In this CPU-Step-Scale-Out policy, if the average CPU utilization is 10% or more, one instance is added. If it’s 20% or more (the MetricIntervalUpperBound on the previous step is 10), three instances are added. If it’s 30% or more, five instances are added. The MetricAlarm defines the condition that triggers this policy. Notice how the bounds are inclusive/exclusive in a way that can be tricky: MetricIntervalLowerBound is inclusive, MetricIntervalUpperBound is exclusive. So a CPU of 10% triggers the first step, 20% triggers the second, and 30% triggers the third.

Step scaling is more nuanced than target tracking, allowing for more granular control over scaling actions based on the severity of metric deviations.

Scheduled Scaling is for predictable, time-based changes. Think Black Friday sales, or daily traffic patterns.

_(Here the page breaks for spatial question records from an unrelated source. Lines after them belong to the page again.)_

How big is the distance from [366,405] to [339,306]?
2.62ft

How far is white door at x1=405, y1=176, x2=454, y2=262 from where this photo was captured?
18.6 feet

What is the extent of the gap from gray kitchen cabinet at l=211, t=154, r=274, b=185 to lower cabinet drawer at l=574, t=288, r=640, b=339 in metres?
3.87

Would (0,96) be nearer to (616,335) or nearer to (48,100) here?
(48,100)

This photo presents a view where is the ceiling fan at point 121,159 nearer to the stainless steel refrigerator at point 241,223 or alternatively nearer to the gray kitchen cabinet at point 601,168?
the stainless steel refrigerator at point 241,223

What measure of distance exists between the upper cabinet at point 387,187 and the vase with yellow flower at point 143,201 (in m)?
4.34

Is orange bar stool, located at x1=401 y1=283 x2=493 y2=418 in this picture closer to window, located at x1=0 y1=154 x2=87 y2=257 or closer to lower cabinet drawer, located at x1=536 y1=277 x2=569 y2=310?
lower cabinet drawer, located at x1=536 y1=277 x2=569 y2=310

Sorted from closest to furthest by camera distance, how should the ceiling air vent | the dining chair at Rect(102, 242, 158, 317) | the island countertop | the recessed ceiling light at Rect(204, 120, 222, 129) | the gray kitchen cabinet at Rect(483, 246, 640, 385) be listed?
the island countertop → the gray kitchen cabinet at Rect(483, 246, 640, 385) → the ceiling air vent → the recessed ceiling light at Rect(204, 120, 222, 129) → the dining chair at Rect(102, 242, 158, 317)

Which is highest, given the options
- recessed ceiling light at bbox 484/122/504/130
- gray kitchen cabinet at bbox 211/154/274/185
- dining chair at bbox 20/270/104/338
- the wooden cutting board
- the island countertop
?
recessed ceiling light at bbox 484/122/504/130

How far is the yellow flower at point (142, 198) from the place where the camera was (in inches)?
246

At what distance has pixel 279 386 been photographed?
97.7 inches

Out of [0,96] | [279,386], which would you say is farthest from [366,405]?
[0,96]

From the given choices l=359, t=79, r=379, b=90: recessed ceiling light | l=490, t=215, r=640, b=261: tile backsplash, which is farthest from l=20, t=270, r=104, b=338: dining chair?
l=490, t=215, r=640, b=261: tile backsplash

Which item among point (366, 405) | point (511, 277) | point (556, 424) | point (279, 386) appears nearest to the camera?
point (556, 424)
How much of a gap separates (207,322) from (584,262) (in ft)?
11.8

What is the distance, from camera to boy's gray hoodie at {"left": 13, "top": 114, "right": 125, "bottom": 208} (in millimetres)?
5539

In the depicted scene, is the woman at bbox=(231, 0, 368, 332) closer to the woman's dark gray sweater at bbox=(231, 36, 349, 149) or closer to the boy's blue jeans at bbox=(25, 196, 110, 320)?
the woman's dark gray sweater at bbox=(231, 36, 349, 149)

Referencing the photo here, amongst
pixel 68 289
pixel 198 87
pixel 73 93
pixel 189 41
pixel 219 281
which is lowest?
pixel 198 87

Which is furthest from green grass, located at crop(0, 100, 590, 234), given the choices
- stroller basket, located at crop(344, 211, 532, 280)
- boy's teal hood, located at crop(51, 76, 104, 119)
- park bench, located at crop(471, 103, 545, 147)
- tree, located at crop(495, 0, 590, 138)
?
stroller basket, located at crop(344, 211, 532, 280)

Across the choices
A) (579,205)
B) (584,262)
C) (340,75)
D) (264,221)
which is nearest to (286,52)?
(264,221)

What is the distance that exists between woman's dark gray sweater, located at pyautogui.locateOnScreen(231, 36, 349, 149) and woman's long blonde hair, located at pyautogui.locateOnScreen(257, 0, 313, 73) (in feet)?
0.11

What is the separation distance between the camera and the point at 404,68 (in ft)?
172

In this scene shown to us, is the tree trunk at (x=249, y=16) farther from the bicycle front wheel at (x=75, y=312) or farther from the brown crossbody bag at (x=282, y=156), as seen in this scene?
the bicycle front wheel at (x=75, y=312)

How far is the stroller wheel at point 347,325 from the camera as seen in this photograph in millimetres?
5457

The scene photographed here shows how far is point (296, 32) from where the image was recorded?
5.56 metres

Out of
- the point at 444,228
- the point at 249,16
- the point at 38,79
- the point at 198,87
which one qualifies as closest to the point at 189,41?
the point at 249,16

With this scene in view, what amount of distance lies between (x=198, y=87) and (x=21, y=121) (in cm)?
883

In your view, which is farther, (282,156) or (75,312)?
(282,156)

If you know your application receives 50% more traffic between 9 AM and 5 PM on weekdays, you can schedule Auto Scaling to increase capacity before the rush hits.

Here’s a scheduled scaling action:

{
  "AutoScalingGroupName": "my-web-fleet",
  "ScheduledActions": [
    {
      "ScheduledActionName": "Weekday-Morning-RampUp",
      "StartTime": "2023-10-27T08:00:00Z",
      "EndTime": "2023-10-27T17:00:00Z",
      "Recurrence": "0 8 * * MON-FRI",
      "MinSize": 5,
      "MaxSize": 20,
      "DesiredCapacity": 10
    }
  ]
}

This Weekday-Morning-RampUp action will run every weekday at 8 AM UTC. It sets the DesiredCapacity to 10 instances, and ensures the MinSize is at least 5 and MaxSize no more than 20 during this period. The Recurrence uses cron syntax. The StartTime and EndTime define the window for the specific scheduled action; if you want it to repeat, Recurrence is key.

The surprising part about scheduled scaling is how often it’s overlooked in favor of reactive strategies, even when traffic patterns are highly predictable. Many teams rely solely on metric-based scaling, missing the opportunity to proactively provision resources and avoid latency during known peak periods. This proactive approach can significantly improve user experience and reduce the load on your reactive scaling mechanisms.

Combining these strategies offers the most robust Auto Scaling solution. You might use scheduled scaling to handle predictable daily or weekly patterns, step scaling to react aggressively to sudden, large metric spikes, and target tracking for fine-grained, steady-state metric maintenance.

The next step beyond these basic Auto Scaling strategies is often to integrate them with CloudWatch Alarms for more complex event-driven scaling or to explore custom metrics for even more precise control.